> **Records provided**
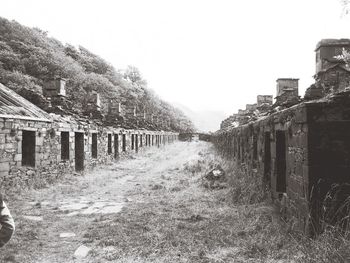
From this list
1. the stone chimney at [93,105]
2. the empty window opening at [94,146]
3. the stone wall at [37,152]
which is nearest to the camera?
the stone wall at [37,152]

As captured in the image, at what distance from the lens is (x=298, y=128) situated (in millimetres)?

* * *

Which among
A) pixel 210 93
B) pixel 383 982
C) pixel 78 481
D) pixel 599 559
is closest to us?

...

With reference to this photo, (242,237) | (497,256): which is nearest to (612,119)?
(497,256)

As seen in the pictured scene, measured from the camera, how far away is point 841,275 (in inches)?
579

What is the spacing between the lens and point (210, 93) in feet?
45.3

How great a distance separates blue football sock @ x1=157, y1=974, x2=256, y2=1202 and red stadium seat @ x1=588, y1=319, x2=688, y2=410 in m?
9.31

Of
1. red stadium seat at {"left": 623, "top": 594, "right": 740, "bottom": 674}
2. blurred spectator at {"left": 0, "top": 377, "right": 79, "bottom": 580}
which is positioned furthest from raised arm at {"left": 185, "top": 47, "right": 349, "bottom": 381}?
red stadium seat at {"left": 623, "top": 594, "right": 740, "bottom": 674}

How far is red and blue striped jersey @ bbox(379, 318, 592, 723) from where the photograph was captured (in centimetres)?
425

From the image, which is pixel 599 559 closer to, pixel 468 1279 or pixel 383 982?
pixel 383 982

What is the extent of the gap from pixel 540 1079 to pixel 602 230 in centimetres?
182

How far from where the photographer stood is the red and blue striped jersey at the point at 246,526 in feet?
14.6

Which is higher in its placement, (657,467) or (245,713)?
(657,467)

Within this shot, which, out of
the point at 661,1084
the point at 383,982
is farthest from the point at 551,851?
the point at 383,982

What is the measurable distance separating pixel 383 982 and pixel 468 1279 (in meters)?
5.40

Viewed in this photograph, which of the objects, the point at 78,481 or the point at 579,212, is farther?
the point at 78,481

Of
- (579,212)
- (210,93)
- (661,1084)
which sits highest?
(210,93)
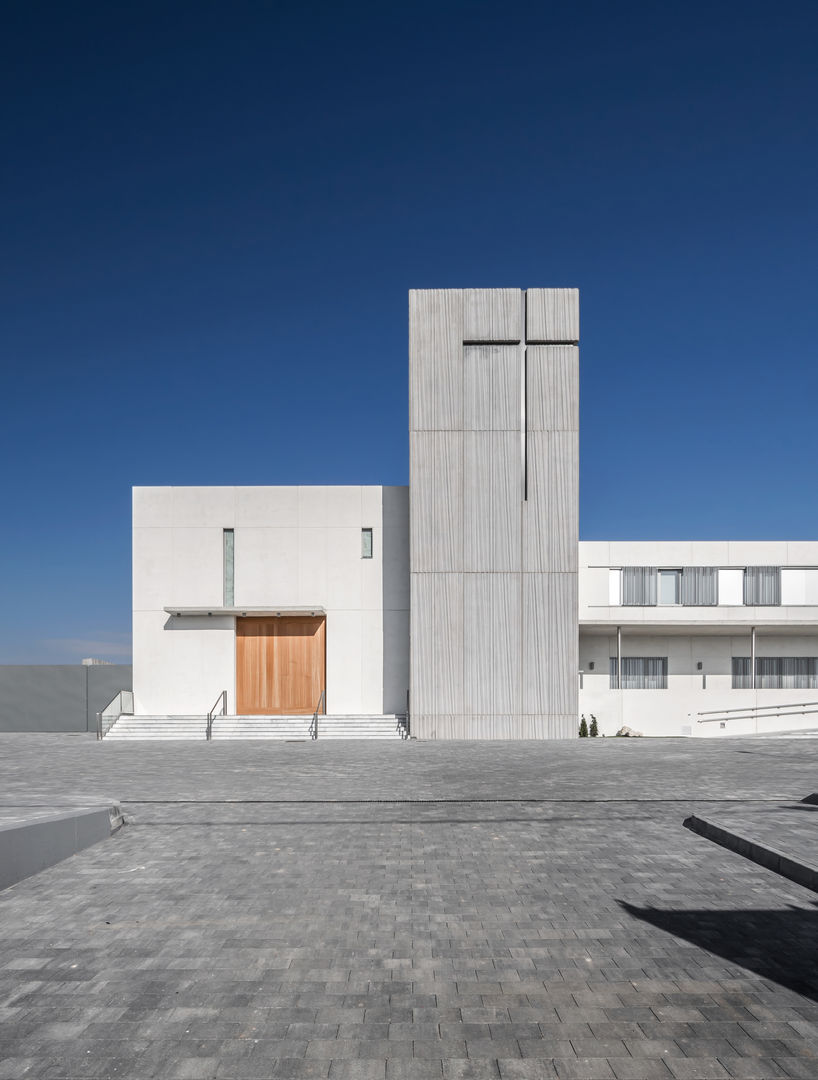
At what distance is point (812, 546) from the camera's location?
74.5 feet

> **Exercise task**
Write out the part of the material above that opens with the line containing "Which among" and closes with the line containing "is closest to us?". Include both of those lines, and leave every line unchanged.

> **Answer**
Which among
A) pixel 210 93
B) pixel 383 982
C) pixel 78 481
D) pixel 599 559
is closest to us?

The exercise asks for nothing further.